== Saved data entries ==
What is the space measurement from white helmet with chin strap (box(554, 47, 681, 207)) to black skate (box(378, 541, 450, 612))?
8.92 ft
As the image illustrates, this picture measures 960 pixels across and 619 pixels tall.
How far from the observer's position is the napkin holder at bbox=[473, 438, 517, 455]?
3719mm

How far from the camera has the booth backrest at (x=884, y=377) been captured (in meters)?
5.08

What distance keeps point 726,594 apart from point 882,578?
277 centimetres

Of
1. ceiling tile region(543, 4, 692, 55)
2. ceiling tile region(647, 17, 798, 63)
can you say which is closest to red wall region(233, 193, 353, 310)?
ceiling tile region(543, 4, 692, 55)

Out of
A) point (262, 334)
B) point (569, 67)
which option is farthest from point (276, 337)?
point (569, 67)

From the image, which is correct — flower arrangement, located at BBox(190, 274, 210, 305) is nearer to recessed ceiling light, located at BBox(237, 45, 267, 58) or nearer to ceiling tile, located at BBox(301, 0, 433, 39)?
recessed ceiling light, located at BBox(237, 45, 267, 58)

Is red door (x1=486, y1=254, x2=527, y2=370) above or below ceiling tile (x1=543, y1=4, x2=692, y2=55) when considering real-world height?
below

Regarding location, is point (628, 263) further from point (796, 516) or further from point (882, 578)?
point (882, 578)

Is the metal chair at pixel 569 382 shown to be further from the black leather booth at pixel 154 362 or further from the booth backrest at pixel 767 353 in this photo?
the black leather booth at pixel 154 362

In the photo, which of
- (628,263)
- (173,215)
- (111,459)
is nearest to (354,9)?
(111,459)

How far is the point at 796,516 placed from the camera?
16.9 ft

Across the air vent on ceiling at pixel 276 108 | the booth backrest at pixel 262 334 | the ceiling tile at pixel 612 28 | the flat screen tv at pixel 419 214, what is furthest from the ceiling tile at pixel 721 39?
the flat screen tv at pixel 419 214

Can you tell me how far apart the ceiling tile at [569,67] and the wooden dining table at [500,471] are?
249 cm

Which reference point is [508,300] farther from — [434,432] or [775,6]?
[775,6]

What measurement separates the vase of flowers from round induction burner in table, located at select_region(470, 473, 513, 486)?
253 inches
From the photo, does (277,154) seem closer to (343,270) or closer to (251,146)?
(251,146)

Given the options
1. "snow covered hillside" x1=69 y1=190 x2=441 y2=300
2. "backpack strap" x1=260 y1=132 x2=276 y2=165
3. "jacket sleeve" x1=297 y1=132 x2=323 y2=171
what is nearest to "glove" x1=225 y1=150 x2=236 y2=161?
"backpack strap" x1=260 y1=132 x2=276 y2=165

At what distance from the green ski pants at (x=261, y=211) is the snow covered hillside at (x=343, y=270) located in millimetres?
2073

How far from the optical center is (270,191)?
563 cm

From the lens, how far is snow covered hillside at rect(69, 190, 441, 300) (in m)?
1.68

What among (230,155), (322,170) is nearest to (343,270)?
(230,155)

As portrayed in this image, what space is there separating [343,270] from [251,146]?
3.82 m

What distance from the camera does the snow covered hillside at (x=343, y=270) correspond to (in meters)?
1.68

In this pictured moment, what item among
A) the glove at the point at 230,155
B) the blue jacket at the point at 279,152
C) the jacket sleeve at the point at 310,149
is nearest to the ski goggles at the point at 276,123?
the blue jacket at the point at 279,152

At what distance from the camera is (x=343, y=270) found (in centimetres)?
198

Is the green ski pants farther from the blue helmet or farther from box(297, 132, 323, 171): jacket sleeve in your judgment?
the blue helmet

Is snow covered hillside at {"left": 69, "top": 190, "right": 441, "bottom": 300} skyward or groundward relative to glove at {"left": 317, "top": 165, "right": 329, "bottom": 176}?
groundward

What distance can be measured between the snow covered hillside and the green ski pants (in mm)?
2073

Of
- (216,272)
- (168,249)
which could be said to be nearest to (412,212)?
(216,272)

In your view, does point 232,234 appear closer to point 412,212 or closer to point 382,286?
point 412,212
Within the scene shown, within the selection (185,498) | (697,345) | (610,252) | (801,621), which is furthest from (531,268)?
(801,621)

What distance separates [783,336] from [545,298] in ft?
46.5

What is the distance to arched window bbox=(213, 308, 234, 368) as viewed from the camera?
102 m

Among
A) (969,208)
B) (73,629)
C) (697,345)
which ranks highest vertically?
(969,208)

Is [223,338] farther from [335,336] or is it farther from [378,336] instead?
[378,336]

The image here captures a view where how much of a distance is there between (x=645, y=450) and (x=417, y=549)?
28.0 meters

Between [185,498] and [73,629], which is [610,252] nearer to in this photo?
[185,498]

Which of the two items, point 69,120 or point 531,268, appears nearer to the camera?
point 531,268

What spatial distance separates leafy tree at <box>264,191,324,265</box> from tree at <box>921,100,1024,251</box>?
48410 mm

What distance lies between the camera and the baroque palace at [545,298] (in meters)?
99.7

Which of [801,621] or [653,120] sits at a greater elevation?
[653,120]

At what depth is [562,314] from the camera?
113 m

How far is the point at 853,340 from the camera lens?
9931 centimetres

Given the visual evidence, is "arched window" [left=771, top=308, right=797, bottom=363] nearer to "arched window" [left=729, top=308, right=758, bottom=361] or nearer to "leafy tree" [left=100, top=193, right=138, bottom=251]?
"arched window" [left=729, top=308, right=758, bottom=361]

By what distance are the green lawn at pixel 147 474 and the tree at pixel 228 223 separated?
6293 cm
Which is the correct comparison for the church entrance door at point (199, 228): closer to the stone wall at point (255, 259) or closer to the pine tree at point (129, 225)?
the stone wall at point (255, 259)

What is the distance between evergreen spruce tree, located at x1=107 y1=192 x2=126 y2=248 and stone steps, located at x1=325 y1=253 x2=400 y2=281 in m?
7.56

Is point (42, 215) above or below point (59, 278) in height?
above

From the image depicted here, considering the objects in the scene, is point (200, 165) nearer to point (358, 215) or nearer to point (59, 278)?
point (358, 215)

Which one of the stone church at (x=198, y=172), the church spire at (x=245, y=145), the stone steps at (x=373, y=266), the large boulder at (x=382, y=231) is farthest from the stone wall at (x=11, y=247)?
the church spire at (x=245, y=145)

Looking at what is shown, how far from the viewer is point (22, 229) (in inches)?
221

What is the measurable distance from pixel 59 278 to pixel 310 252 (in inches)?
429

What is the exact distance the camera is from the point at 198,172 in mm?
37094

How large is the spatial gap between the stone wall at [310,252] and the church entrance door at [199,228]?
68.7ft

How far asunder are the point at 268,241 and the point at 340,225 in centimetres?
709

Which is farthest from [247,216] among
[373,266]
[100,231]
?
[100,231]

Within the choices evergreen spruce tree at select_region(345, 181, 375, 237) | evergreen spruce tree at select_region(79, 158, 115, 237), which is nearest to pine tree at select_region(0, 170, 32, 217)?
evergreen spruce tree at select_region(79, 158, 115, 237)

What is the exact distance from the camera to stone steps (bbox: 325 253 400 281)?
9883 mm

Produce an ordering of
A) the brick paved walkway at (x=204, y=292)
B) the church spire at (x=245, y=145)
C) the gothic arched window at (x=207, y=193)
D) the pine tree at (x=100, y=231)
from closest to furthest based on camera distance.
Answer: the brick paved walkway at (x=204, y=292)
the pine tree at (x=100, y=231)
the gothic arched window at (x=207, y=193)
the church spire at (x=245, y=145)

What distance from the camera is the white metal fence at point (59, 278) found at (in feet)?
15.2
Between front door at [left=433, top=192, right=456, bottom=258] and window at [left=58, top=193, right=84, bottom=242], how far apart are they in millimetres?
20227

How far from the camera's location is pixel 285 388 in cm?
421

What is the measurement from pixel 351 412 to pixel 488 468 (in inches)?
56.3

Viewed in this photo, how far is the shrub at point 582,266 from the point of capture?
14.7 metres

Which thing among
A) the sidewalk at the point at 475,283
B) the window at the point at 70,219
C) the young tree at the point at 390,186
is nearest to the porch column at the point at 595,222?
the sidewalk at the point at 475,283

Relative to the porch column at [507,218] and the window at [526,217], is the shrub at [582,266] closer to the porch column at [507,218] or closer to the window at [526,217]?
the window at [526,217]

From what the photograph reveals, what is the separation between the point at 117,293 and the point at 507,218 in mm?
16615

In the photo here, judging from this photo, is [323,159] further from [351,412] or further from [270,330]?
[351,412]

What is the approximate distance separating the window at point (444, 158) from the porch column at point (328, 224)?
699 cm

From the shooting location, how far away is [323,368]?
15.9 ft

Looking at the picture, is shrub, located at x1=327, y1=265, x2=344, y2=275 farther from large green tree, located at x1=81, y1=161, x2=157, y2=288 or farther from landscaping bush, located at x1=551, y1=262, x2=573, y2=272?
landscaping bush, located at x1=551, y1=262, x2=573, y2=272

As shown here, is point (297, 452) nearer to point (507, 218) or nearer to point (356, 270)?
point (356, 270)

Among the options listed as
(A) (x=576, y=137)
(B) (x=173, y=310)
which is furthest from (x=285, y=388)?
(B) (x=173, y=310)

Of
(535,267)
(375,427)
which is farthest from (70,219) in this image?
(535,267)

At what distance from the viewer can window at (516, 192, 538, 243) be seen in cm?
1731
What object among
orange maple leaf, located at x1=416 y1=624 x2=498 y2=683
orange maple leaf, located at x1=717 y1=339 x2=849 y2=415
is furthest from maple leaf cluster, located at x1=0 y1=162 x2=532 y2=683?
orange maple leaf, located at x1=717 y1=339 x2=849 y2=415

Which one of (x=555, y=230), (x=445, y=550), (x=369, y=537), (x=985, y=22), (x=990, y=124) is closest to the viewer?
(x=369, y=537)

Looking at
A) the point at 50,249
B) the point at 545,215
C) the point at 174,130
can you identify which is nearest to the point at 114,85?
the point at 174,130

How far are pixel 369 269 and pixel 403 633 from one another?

== Stated task ==
Copy word for word the material starting at the line that contains "to the viewer?" and ending at the last line of the material, including both of those lines.

== Answer below ==
Which one of (x=555, y=230), (x=445, y=550), (x=369, y=537), (x=985, y=22), (x=990, y=124) is closest to the viewer?
(x=369, y=537)

Looking at
A) the point at 50,249
B) the point at 545,215
C) the point at 174,130
can you identify which is nearest to the point at 114,85?
the point at 174,130

How far are pixel 369 269 and pixel 403 633 from one another?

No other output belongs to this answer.